• _DEINE AUFGABE_
Entnimm dem Text über die geplante Filmschule alles von „Und da stand“ bis hinunter zu „jetzt völlig aufgegeben?“ und gib es wortgetreu wieder.

• _SEITE_
· · · · ·

Das liegt am See. Das Grundstück gehörte damals der Mission, und der Verwalter war ein guter Freund von uns, obwohl er Missionar war, und er hatte uns versprochen, er würde es einrichten, daß wir das Grundstück kaufen können. Alles wurde vorbereitet, und mir wurde das Geld für den Kauf versprochen (sie verlangten mehr als fünfzig- oder sechzigtausend Rupien). Dann kam das Geld nicht, und der Missionarsfreund ging weg. Er ist nicht mehr dort, jetzt ist es jemand anderes.

(Mutter betrachtet ein Stück Papier) "Antonin Raymond anrufen". Das war für die Bebauung: der Architekt. 1

Und da stand auch "das vorläufige Quartier für Z, den amerikanischen Filmregisseur, einrichten". Dann starb Z.

So geht es: die Dinge ändern sich. Nicht, daß das Projekt zum Stillstand kommt, aber es wird gezwungen, andere Wege einzuschlagen.

Aber wurde dieses ganze Projekt des Kinos jetzt völlig aufgegeben?

Nein, nein. Es ging nicht um ein Kino, sondern eine Schule – eine Schule für Fotografie, Fernsehen und Film. Das Projekt wurde überhaupt nicht fallen gelassen.

· · · · ·

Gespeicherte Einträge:
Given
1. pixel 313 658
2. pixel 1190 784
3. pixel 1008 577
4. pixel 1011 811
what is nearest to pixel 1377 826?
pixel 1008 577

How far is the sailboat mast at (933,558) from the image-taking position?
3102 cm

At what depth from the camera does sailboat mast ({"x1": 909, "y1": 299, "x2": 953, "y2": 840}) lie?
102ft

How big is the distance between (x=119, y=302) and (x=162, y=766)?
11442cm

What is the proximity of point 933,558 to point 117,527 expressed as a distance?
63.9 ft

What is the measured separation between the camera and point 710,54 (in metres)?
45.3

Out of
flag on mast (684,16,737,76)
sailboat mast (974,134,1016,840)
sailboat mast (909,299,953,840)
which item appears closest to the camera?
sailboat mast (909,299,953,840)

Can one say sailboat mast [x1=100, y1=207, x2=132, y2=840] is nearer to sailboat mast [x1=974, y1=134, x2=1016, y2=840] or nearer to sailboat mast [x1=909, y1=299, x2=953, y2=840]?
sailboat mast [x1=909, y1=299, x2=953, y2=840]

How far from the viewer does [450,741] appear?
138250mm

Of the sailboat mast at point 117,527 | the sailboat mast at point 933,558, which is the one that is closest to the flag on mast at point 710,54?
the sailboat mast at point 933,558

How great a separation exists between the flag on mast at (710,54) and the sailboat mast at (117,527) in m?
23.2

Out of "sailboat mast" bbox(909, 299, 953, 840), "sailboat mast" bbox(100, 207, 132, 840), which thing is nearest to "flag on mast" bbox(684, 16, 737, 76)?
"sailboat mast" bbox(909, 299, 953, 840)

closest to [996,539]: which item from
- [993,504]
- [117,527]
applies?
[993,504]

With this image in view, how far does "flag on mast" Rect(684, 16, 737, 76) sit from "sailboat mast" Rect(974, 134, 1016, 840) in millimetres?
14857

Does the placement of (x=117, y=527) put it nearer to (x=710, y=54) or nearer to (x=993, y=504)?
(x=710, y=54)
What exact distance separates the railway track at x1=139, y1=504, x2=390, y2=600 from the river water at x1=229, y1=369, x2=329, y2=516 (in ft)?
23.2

· · · · ·

• _SCHRIFTLICHE ANTWORT_
Und da stand auch "das vorläufige Quartier für Z, den amerikanischen Filmregisseur, einrichten". Dann starb Z.

So geht es: die Dinge ändern sich. Nicht, daß das Projekt zum Stillstand kommt, aber es wird gezwungen, andere Wege einzuschlagen.

Aber wurde dieses ganze Projekt des Kinos jetzt völlig aufgegeben?